# Given text
○ ○ ○ ○ ○ ○ ○

AWS is now an Apple customer.
Apple developers will be able to use AWS-managed Mac Minis to test their Mac and iOS applications, AWS announced Monday evening on the first day of the virtual re:Invent event. The new Mac instances, based around Intel's Core i7 processors, will allow AWS customers to run Apple developer tools like Xcode alongside other AWS services such as Elastic Block Storage and Virtual Private Cloud.
The new service was designed for AWS customers who are building iOS or Mac apps — which is an awful lot of them — and want to get rid of physical Mac hardware needed to test how those apps will perform and look across Apple's family of devices, said David Brown, vice president of AWS' flagship EC2 compute service, in an interview with Protocol.
"When you launch a Mac instance on EC2, it's exactly the same as launching any other EC2 instance," Brown said. "It is the environment that the Apple developer is used to."
AWS currently offers Linux and Windows instances for developers to use as both testing and production computing resources, but this is the first time MacOS will be available on the cloud leader's compute service. It's unlikely that the new Mac instances will actually run public-facing applications given the relatively limited computing power of the Core i7 compared to the server processors from Intel, AMD and AWS itself that are available in EC2.
But testing environments are very important to the software development process, for obvious reasons. Few companies can ignore the iPhone as a development platform, especially in a pandemic that has reduced human contact, and there are lots of different screen sizes, processors and other components being used every day across the generations of iPhones in service.
And given that Apple doesn't license its operating system to companies to install on their own hardware, the Mac Mini has been the cheapest option for a long time. Facebook used Mac Minis as test servers to conduct "hundreds of thousands of tests every hour" on its ubiquitous iPhone app, according to a Wired article from 2013.
That article highlights one of the reasons Brown thinks that Apple developers will be interested in the new Mac instances. At large companies like Facebook, developers testing Mac or iOS apps have to compete for a fixed number of Mac testing machines that someone also has to maintain with operating system patches and all the other routine maintenance that comes along with managing your own hardware.
"If I'm a team, I don't have to worry about whether another team is currently using that capacity. I can just launch that machine and complete my builds, or run a capacity for me, and shut them down when I don't need them again," Brown said.
AWS will likely add Mac Minis based on Apple's M1 chip at a later date, but apps built and tested using the new Intel-powered instances will work on the newest generation of Apple hardware thanks to Apple's Rosetta 2 emulation technology. The Mac instances will use Mac Minis based around Intel's eighth-generation Core i7 processors running at 3.2GHz and 32GB of memory, and pricing is expected to be released later on Monday.

○ ○ ○ ○ ○ ○ ○

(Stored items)
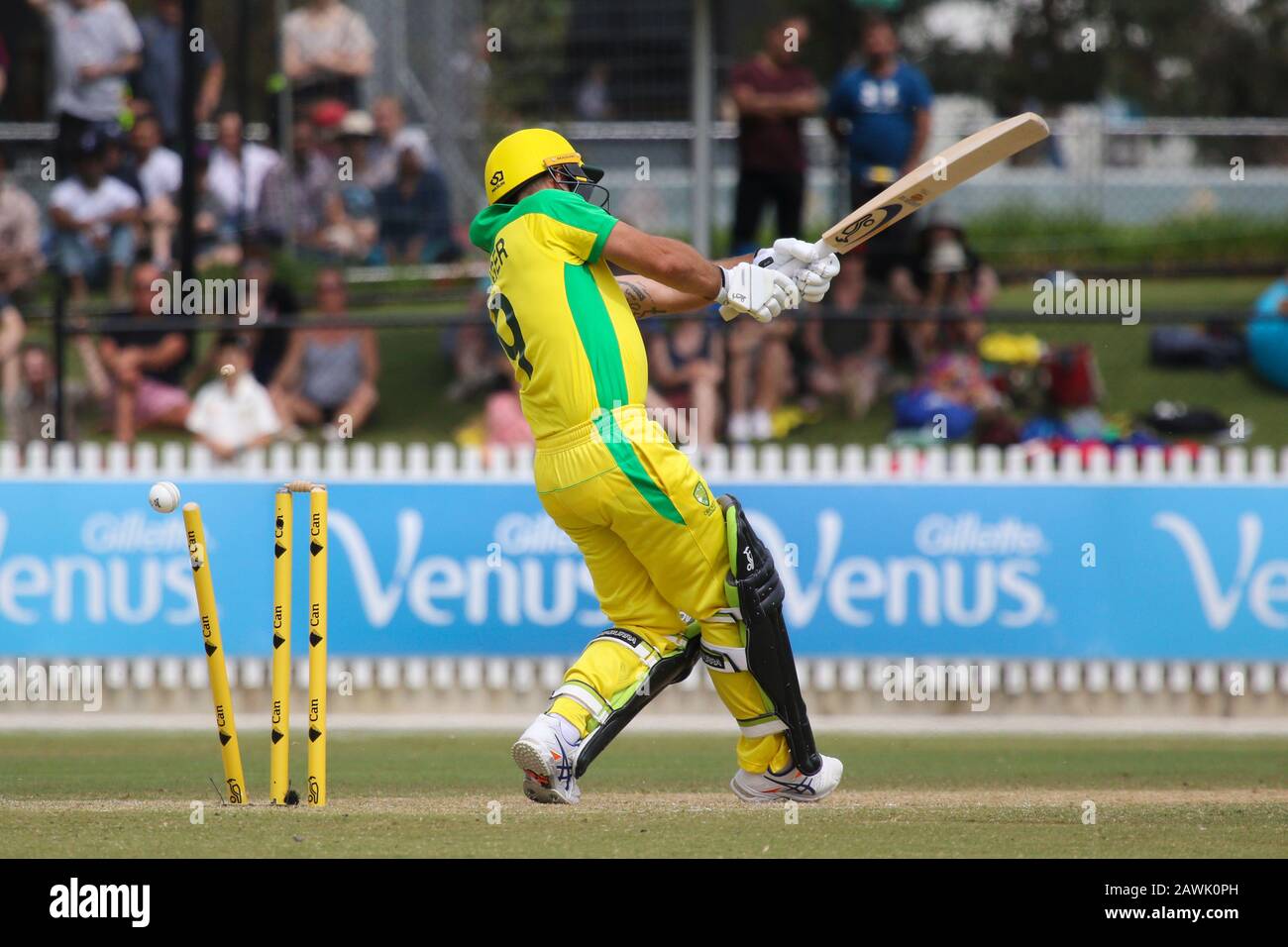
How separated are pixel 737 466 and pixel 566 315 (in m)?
4.23

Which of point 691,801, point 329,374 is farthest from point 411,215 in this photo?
point 691,801

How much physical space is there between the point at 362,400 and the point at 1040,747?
19.2 ft

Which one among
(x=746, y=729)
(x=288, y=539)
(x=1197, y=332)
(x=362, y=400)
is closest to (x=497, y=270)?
(x=288, y=539)

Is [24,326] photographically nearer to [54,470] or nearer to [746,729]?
[54,470]

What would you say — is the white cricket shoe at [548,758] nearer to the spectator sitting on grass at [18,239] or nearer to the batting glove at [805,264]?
the batting glove at [805,264]

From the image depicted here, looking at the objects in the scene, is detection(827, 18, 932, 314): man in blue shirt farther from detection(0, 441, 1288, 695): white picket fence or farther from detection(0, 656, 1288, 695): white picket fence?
detection(0, 656, 1288, 695): white picket fence

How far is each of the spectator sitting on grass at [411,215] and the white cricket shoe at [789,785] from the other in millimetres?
8698

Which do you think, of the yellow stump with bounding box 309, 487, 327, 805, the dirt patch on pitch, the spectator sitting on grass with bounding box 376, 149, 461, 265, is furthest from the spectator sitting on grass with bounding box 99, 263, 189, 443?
the yellow stump with bounding box 309, 487, 327, 805

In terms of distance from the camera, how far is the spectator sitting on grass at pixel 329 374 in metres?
12.5

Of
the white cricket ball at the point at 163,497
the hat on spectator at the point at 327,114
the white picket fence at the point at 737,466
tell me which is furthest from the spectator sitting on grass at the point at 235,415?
the white cricket ball at the point at 163,497

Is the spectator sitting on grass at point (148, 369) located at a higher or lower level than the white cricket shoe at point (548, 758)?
higher

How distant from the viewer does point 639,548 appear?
6.25 m

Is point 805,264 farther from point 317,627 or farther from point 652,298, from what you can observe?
point 317,627

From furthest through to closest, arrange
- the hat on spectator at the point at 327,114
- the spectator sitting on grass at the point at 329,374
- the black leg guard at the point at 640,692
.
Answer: the hat on spectator at the point at 327,114, the spectator sitting on grass at the point at 329,374, the black leg guard at the point at 640,692
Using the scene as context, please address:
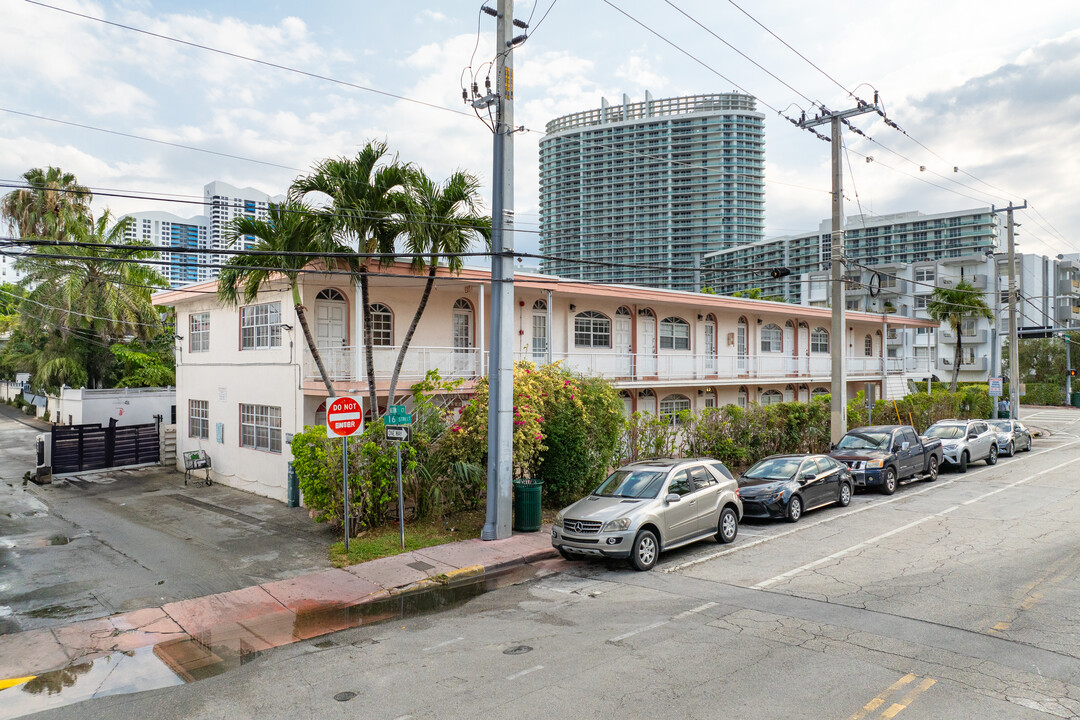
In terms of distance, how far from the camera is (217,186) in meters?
21.9

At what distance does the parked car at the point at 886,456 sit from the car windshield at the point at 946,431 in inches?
94.5

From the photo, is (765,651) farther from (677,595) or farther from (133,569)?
(133,569)

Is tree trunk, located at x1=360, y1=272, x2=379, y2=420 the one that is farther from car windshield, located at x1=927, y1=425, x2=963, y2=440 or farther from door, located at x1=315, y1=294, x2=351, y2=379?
car windshield, located at x1=927, y1=425, x2=963, y2=440

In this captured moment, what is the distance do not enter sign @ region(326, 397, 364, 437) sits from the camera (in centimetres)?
1197

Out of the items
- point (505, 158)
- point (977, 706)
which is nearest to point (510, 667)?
point (977, 706)

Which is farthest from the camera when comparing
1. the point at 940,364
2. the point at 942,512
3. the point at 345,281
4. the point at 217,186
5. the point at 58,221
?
the point at 940,364

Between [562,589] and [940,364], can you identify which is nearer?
[562,589]

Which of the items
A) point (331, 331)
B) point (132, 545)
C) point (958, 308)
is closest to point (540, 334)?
point (331, 331)

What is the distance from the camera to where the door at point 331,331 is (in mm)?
17438

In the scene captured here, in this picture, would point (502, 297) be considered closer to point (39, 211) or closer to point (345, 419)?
point (345, 419)

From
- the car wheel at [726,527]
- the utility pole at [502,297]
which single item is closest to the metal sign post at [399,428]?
the utility pole at [502,297]

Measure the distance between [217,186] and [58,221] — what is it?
574 inches

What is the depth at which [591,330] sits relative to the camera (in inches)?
977

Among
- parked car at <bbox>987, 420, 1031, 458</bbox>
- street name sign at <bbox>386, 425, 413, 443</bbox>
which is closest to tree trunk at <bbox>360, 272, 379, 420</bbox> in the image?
street name sign at <bbox>386, 425, 413, 443</bbox>
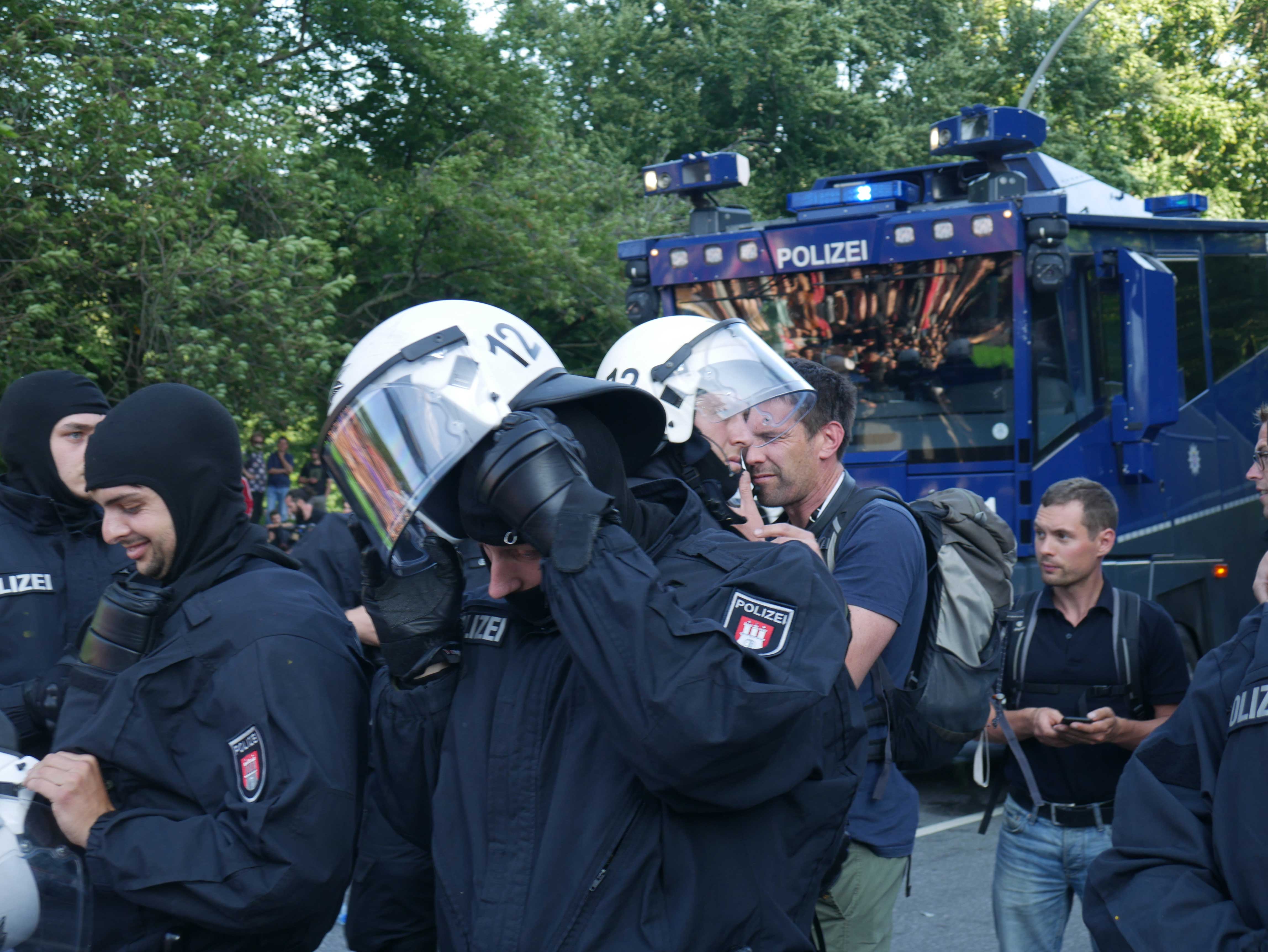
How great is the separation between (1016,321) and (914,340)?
1.93 ft

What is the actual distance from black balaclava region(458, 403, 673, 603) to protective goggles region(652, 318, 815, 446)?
2.18 ft

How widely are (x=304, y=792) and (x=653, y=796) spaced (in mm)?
594

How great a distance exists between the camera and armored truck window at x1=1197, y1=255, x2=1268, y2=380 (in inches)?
314

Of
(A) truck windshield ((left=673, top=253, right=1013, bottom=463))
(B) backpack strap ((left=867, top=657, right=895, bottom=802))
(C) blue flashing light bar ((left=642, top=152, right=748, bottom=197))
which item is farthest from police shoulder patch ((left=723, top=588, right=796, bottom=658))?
(C) blue flashing light bar ((left=642, top=152, right=748, bottom=197))

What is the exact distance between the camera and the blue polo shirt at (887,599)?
2777 millimetres

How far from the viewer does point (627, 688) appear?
1.66 meters

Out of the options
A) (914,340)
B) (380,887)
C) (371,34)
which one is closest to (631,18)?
(371,34)

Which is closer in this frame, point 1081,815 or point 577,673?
point 577,673

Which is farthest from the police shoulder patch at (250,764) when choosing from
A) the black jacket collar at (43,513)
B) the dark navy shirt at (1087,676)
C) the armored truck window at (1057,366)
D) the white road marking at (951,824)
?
the armored truck window at (1057,366)

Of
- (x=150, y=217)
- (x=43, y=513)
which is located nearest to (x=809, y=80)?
Result: (x=150, y=217)

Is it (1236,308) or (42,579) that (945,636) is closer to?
(42,579)

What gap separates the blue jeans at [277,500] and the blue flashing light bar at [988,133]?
1335 cm

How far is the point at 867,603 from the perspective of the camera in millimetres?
2750

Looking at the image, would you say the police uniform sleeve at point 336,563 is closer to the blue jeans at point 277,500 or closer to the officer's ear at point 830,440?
the officer's ear at point 830,440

○ ○ ○ ○ ○ ○ ○

# Work task 1
According to the AWS Mac instances article, which processors will the new Mac Minis use?
# Work task 2
Summarize the AWS Mac instances article in two sentences.

# Final answer 1
Intel's eighth-generation Core i7 processors running at 3.2GHz.

# Final answer 2
AWS announced that Apple developers will be able to use AWS-managed Mac Minis, based on Intel Core i7 processors, to test their Mac and iOS applications, the first time MacOS will be available on its EC2 compute service. According to David Brown, the service lets teams launch Mac machines when they need them and shut them down afterward, instead of competing for and maintaining a fixed number of physical testing machines.